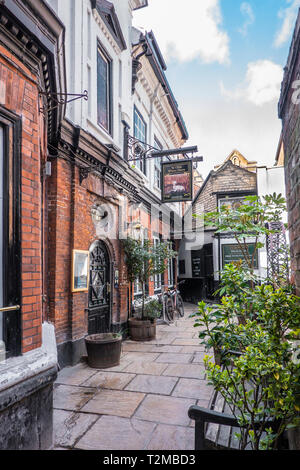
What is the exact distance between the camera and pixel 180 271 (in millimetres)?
15508

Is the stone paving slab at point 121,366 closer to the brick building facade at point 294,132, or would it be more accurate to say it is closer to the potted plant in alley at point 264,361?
the potted plant in alley at point 264,361

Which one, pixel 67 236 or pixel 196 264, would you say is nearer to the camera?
pixel 67 236

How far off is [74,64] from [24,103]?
10.9ft

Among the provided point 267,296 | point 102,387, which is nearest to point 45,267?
point 102,387

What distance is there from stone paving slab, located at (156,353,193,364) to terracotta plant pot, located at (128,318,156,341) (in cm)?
120

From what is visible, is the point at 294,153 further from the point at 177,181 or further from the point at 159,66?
the point at 159,66

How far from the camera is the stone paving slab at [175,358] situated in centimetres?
562

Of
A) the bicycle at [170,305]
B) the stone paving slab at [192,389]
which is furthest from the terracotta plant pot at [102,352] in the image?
the bicycle at [170,305]

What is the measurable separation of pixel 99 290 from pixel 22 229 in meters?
4.06

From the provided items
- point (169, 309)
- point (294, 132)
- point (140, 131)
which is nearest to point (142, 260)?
point (169, 309)

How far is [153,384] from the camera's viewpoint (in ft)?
14.7

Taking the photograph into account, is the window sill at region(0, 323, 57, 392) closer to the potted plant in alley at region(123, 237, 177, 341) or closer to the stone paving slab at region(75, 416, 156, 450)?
the stone paving slab at region(75, 416, 156, 450)

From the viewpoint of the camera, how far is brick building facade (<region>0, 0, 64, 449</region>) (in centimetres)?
254

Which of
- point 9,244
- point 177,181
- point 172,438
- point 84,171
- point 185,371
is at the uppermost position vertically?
point 177,181
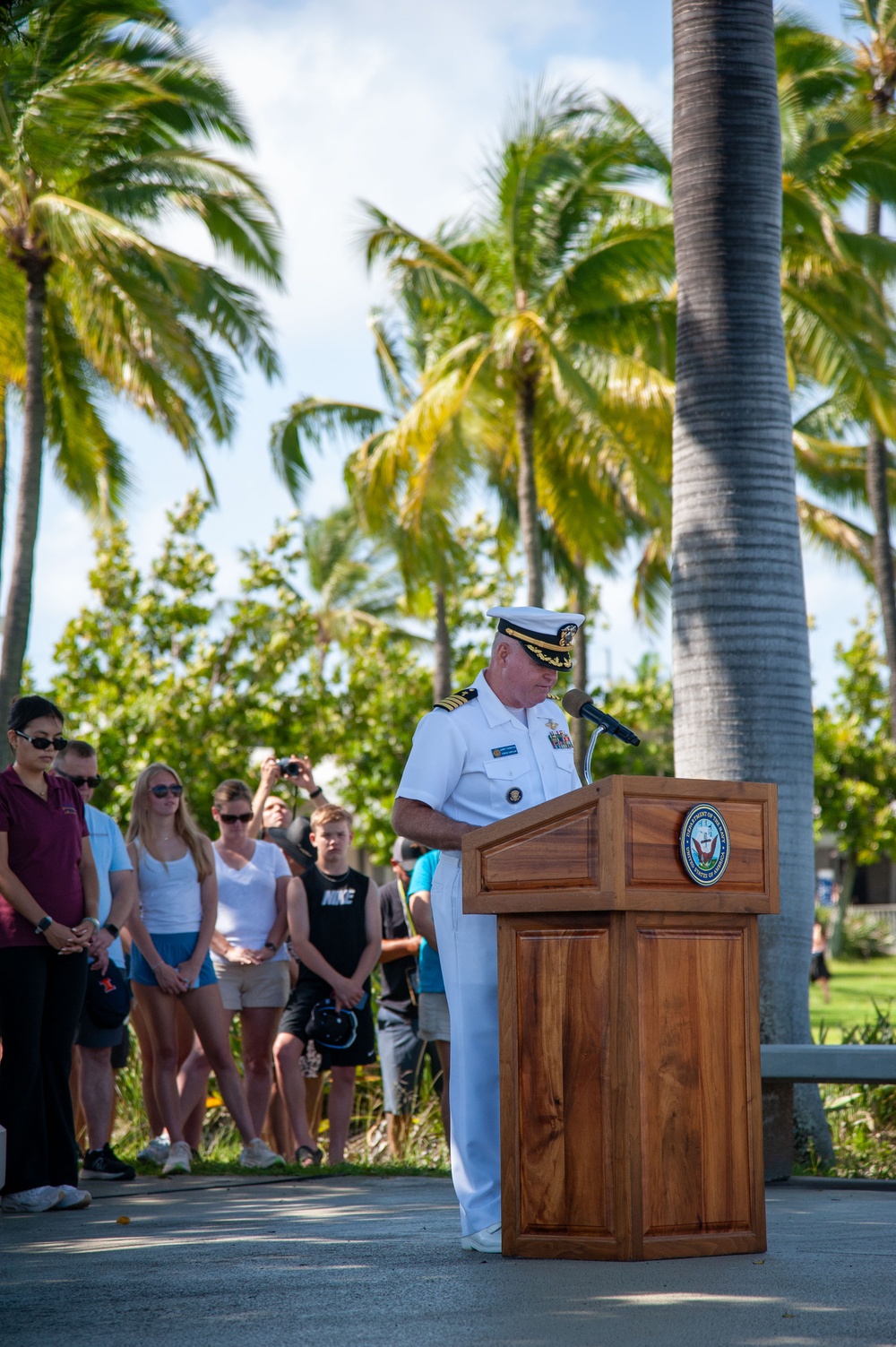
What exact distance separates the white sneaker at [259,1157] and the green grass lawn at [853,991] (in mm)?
7663

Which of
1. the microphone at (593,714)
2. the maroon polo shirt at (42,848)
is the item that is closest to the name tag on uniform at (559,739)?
the microphone at (593,714)

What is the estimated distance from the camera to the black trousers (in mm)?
5941

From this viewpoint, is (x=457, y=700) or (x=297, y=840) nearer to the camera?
(x=457, y=700)

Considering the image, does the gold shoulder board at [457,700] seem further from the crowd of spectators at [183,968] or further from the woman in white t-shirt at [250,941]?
the woman in white t-shirt at [250,941]

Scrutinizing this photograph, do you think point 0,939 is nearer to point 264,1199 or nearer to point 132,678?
point 264,1199

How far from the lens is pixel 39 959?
20.3 ft

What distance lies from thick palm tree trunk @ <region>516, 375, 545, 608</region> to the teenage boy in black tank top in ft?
37.5

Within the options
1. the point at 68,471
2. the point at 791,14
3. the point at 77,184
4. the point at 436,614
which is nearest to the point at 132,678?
the point at 68,471

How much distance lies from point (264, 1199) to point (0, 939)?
1.51 meters

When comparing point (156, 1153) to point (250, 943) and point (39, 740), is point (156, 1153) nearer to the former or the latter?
point (250, 943)

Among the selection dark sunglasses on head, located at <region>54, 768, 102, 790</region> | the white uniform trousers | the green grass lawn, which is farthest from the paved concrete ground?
the green grass lawn

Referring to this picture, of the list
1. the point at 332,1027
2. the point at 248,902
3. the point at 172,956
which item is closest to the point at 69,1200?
the point at 172,956

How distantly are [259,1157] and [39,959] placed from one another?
1.87 metres

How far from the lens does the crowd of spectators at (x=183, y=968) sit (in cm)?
613
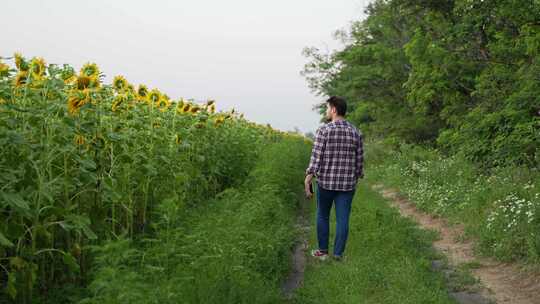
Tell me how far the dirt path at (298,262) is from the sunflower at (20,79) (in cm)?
308

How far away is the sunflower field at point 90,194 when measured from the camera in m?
3.86

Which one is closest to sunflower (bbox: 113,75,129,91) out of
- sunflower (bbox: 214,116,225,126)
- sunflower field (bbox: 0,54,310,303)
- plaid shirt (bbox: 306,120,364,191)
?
sunflower field (bbox: 0,54,310,303)

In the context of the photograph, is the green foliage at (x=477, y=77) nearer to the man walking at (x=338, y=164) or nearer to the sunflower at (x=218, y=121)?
the man walking at (x=338, y=164)

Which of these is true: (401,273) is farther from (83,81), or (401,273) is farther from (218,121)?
(218,121)

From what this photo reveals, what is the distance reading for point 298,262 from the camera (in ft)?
24.6

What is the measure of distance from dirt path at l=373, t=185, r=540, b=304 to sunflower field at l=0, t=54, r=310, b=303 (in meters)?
2.38

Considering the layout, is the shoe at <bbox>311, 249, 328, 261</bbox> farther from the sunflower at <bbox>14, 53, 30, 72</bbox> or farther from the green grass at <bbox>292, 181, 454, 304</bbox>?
the sunflower at <bbox>14, 53, 30, 72</bbox>

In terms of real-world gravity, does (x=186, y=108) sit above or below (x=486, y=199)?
above

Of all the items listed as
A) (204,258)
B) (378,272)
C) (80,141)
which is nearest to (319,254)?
(378,272)

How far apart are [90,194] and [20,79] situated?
107 centimetres

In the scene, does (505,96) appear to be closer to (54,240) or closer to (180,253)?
(180,253)

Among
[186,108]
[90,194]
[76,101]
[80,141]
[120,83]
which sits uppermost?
[120,83]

+ + + + + + +

Exercise instructions ::
Reproduce all of the material above word for word, leaving out the pictures.

Solution below ::
What is the exact distance between the camera and pixel 180 271 (in millimetres)?
15508

Is the stone paving slab at point 121,366 closer to the brick building facade at point 294,132, or would it be more accurate to say it is closer to the potted plant in alley at point 264,361?
the potted plant in alley at point 264,361

Which one, pixel 67 236 or pixel 196 264, would you say is nearer to the camera?
pixel 67 236

How far off is [74,64] from [24,103]?
10.9ft

Among the provided point 267,296 | point 102,387, which is nearest to point 45,267?
point 102,387

What distance is there from stone paving slab, located at (156,353,193,364) to terracotta plant pot, located at (128,318,156,341) (in cm)?
120

From what is visible, is the point at 294,153 further from the point at 177,181 or further from the point at 159,66?
the point at 159,66

How far from the camera is the stone paving slab at [175,358] situated in centimetres?
562

Of
A) the bicycle at [170,305]
B) the stone paving slab at [192,389]
which is furthest from the terracotta plant pot at [102,352] in the image?
the bicycle at [170,305]

What is the measurable separation of pixel 99 290 from pixel 22 229 in meters?
4.06

From the provided items
- point (169, 309)
- point (294, 132)
- point (140, 131)
which is nearest to point (142, 260)?
point (169, 309)

How far is [153,384] from the camera's viewpoint (in ft)?
14.7

Taking the photograph into account, is the window sill at region(0, 323, 57, 392) closer to the potted plant in alley at region(123, 237, 177, 341) or closer to the stone paving slab at region(75, 416, 156, 450)?
the stone paving slab at region(75, 416, 156, 450)

From the viewpoint of the camera, how far is brick building facade (<region>0, 0, 64, 449</region>) (in centimetres)?
254

Which of
- point 9,244
- point 177,181
- point 172,438
- point 84,171
- point 185,371
is at the uppermost position vertically?
point 177,181
What exact distance separates the white sneaker at [259,1157] and the green grass lawn at [853,991] (in mm)?
7663

Which of
1. the microphone at (593,714)
2. the maroon polo shirt at (42,848)
is the item that is closest to the name tag on uniform at (559,739)?
the microphone at (593,714)

What is the estimated distance from the camera to the black trousers (in mm)?
5941

From this viewpoint, is (x=457, y=700) or (x=297, y=840) nearer to the camera?
(x=457, y=700)

Considering the image, does the gold shoulder board at [457,700] seem further from the crowd of spectators at [183,968] or further from the woman in white t-shirt at [250,941]?
the woman in white t-shirt at [250,941]

Scrutinizing this photograph, do you think point 0,939 is nearer to point 264,1199 or nearer to point 132,678?
point 264,1199

How far from the lens is pixel 39 959?
20.3 ft

What distance lies from thick palm tree trunk @ <region>516, 375, 545, 608</region> to the teenage boy in black tank top in ft?
37.5

Within the options
1. the point at 68,471
2. the point at 791,14
3. the point at 77,184
4. the point at 436,614
which is nearest to the point at 132,678?
the point at 68,471

How much distance lies from point (264, 1199) to point (0, 939)?
1.51 meters

When comparing point (156, 1153) to point (250, 943) and point (39, 740), is point (156, 1153) nearer to the former or the latter?
point (250, 943)

Among the selection dark sunglasses on head, located at <region>54, 768, 102, 790</region> | the white uniform trousers | the green grass lawn, which is farthest from the paved concrete ground?
the green grass lawn

Referring to this picture, of the list
1. the point at 332,1027
2. the point at 248,902
3. the point at 172,956
which item is closest to the point at 69,1200?
the point at 172,956

How distantly are [259,1157] and [39,959] placed from one another?
1.87 metres

How far from the lens does the crowd of spectators at (x=183, y=968) sit (in cm)?
613
Tell me how far the dirt path at (298,262) is from the sunflower at (20,79) (in cm)?
308

How far away is the sunflower field at point 90,194 when measured from the camera in m?
3.86

Which one is closest to sunflower (bbox: 113,75,129,91) out of
- sunflower (bbox: 214,116,225,126)
- sunflower field (bbox: 0,54,310,303)
- plaid shirt (bbox: 306,120,364,191)
?
sunflower field (bbox: 0,54,310,303)

In the context of the photograph, is the green foliage at (x=477, y=77) nearer to the man walking at (x=338, y=164) or nearer to the sunflower at (x=218, y=121)?
the man walking at (x=338, y=164)

Which of these is true: (401,273) is farther from (83,81), or (401,273) is farther from (218,121)?
(218,121)

From what this photo reveals, what is the distance reading for point 298,262 from the camera (in ft)?
24.6

What is the measure of distance from dirt path at l=373, t=185, r=540, b=304 to sunflower field at l=0, t=54, r=310, b=303 (in meters)?
2.38

Considering the layout, is the shoe at <bbox>311, 249, 328, 261</bbox> farther from the sunflower at <bbox>14, 53, 30, 72</bbox> or farther from the green grass at <bbox>292, 181, 454, 304</bbox>?
the sunflower at <bbox>14, 53, 30, 72</bbox>

In terms of real-world gravity, does (x=186, y=108) sit above or below (x=486, y=199)?
above

Of all the items listed as
A) (204,258)
B) (378,272)
C) (80,141)
which is nearest to (319,254)?
(378,272)

How far apart are [90,194] and [20,79] situated?
107 centimetres

In the scene, does (505,96) appear to be closer to (54,240) or closer to (180,253)?
(180,253)

Among
[186,108]
[90,194]
[76,101]
[80,141]
[120,83]
which sits uppermost?
[120,83]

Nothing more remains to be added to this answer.